> **Text section**
_ _ _ _ _

Studies also addressed the use of frailty and viral load as potential measures to help guide care of patients hospitalized with COVID-19. Researchers looked at data on 1,564 adults to determine frailty prevalence and its potential association with in-hospital mortality. The Clinical Frailty Scale (CFS) was used, with scores of 1 to 2 indicating fit, 3 to 4 indicating vulnerable but not frail, 5 to 6 indicating initial signs of frailty but some degree of independence, and 7 to 9 indicating severe or very severe frailty. Results were published June 30 by The Lancet Public Health.

When compared to patients with a CFS score of 1 to 2, adjusted hazard ratios for time from hospital admission to death were 1.55 (95% CI, 1.00 to 2.41) for patients with a CFS score of 3 to 4, 1.83 (95% CI, 1.15 to 2.91) for those with a CFS score of 5 to 6, and 2.39 (95% CI, 1.50 to 3.81) for those with a CFS score of 7 to 9. Adjusted odds ratios for mortality at day 7 were 1.22 (95% CI, 0.63 to 2.38), 1.62 (95% CI, 0.81 to 3.26), and 3.12 (95% CI, 1.56 to 6.24), respectively.

_ _ _ _ _

> **Given information**
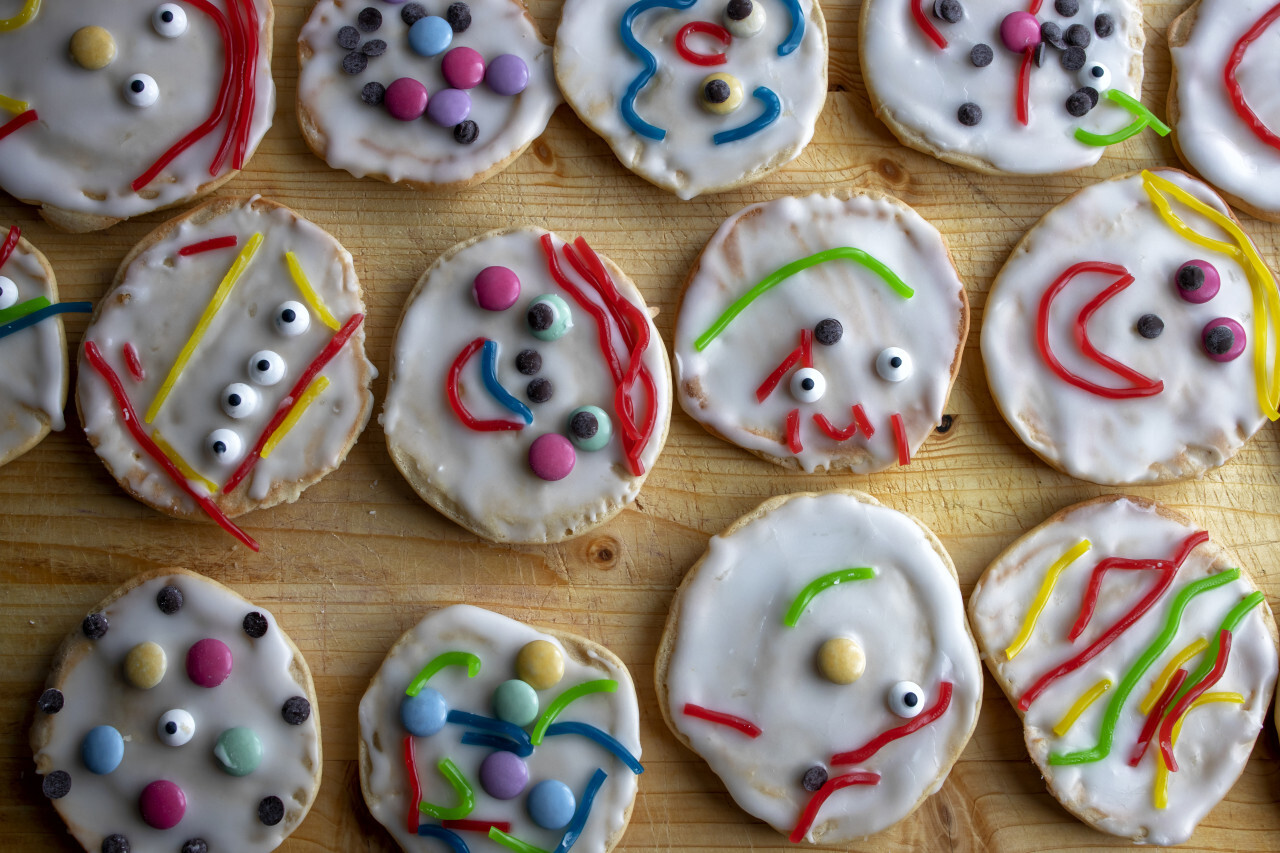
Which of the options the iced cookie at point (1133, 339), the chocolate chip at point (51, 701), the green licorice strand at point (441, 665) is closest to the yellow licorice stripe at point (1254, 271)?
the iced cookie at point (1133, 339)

_ _ _ _ _

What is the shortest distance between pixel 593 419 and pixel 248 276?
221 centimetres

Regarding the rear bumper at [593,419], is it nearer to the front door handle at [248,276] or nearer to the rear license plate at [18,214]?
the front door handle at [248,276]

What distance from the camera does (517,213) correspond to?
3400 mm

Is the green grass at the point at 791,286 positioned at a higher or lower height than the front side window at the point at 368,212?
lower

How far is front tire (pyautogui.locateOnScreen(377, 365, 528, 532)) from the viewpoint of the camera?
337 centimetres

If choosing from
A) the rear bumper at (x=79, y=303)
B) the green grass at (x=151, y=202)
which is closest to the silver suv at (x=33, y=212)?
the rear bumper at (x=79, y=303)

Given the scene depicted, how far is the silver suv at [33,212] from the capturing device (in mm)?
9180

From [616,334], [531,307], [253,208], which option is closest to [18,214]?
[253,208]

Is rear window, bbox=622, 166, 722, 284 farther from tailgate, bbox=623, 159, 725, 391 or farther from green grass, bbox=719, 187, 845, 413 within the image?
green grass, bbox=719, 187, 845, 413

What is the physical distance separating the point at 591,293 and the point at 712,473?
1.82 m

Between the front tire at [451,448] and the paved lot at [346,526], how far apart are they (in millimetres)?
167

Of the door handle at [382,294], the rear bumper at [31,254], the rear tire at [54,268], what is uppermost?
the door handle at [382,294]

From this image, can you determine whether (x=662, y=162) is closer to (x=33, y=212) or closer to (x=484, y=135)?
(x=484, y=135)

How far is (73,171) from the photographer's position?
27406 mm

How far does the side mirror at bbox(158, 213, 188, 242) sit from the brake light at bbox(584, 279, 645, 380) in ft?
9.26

_ _ _ _ _

> **Tasks and exercises**
[1] In the passage on frailty in patients hospitalized with COVID-19, why did researchers look at data on 1,564 adults? Answer in one to three sentences.
[2] According to the passage on frailty in patients hospitalized with COVID-19, which Clinical Frailty Scale scores indicate severe or very severe frailty?
[3] Continue the passage on frailty in patients hospitalized with COVID-19, starting after its final sentence.

> **Answers in order**
[1] The researchers wanted to determine how common frailty was and whether it might be linked to in-hospital mortality. This was part of studying frailty as a possible measure to help guide care of patients hospitalized with COVID-19.

[2] Scores of 7 to 9.

[3]
“Overall, these findings support the use of frailty as a trigger for specialist resource allocation, pathway decision aid, and in shared decision making in people with COVID-19,” the authors wrote. “The findings show the importance of frailty assessment, rather than age, in combination with other measures in the context of COVID-19.”

A study published June 30 by Clinical Infectious Diseases found that COVID-19 patients with a higher viral load at hospital admission are at higher risk for intubation and death. The retrospective cohort study looked at 678 patients hospitalized with COVID-19 from March 30 to April 30 at two New York City hospitals. Rates of in-hospital mortality and intubation were 35.0% and 29.1%, 17.6% and 20.8%, and 6.2% and 14.9% for those with high, medium, and low viral loads, respectively. An independent association was seen between high viral load and both death and intubation (adjusted odds ratios, 6.05 [95% CI, 2.92 to 12.52] and 2.73 [95% CI, 1.68 to 4.44]). The researchers concluded that SARS-CoV-2 viral load at admission is independently associated with risk for intubation and in-hospital death and that providing this information to clinicians might help inform care decisions.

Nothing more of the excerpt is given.